*REQUIREMENT*: Before copying, set the pictures aside; then repeat every line below verbatim.
** DATA TO USE follows **
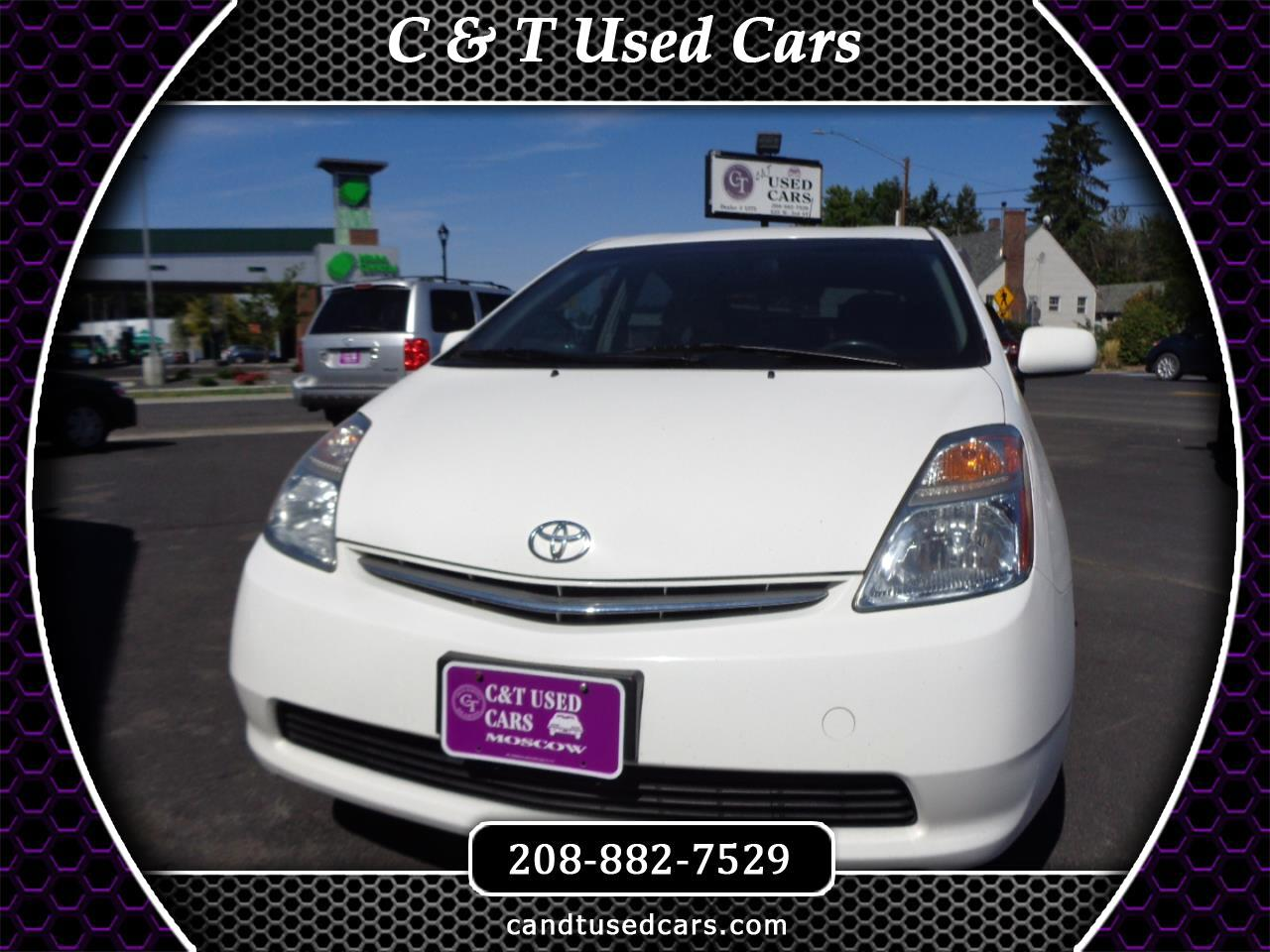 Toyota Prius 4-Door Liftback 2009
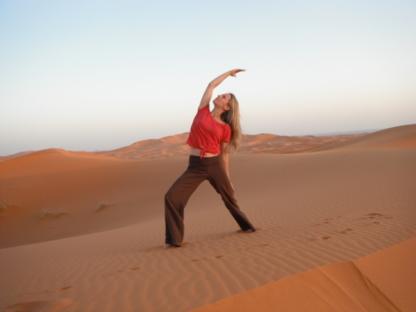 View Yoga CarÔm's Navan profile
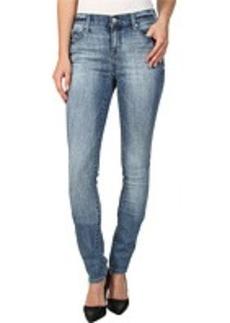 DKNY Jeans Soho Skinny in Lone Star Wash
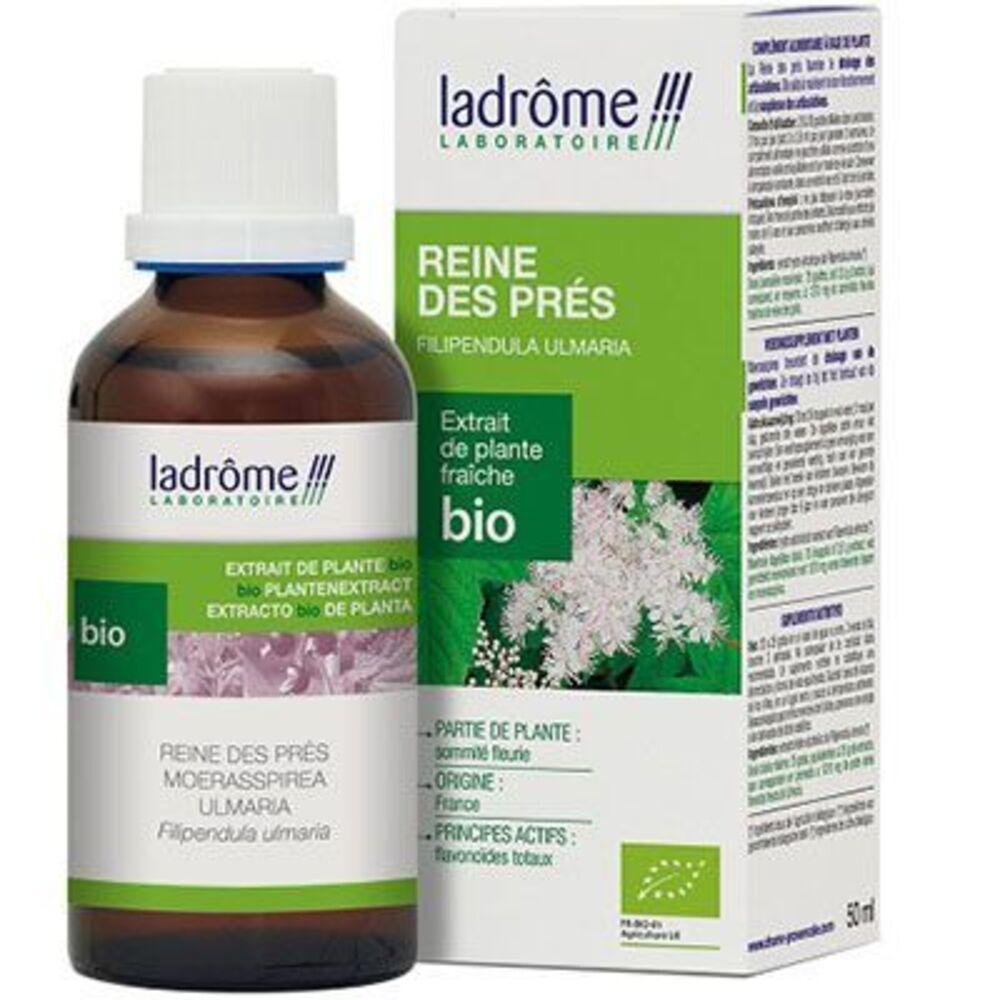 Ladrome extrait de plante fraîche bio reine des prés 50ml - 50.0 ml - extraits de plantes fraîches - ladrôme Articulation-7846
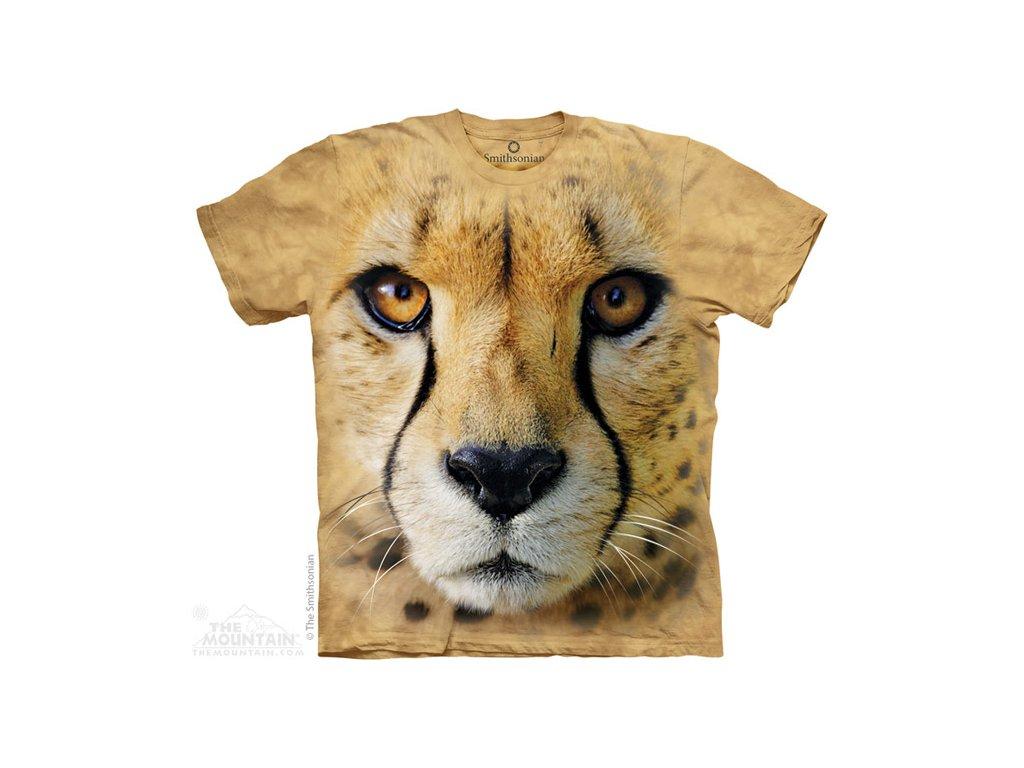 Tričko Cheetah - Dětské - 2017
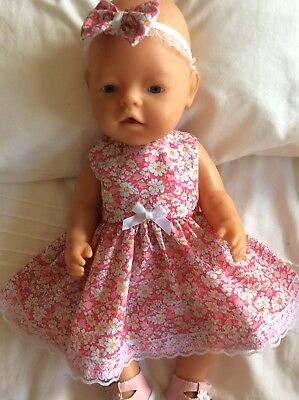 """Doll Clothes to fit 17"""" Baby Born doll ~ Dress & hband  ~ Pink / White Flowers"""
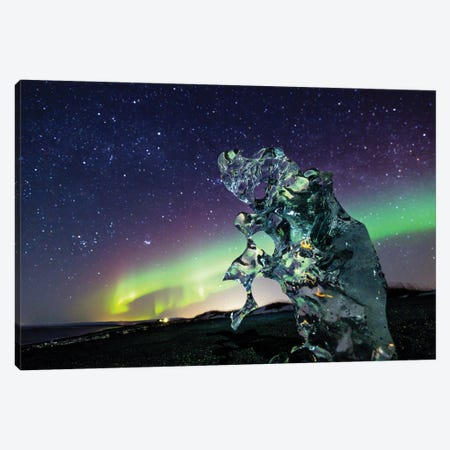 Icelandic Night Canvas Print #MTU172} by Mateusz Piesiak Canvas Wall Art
** End of DATA TO USE **
*SOLVED EXERCISE*:
 Toyota Prius 4-Door Liftback 2009
 View Yoga CarÔm's Navan profile
 DKNY Jeans Soho Skinny in Lone Star Wash
 Ladrome extrait de plante fraîche bio reine des prés 50ml - 50.0 ml - extraits de plantes fraîches - ladrôme Articulation-7846
 Tričko Cheetah - Dětské - 2017
 """Doll Clothes to fit 17"""" Baby Born doll ~ Dress & hband  ~ Pink / White Flowers"""
 Icelandic Night Canvas Print #MTU172} by Mateusz Piesiak Canvas Wall Art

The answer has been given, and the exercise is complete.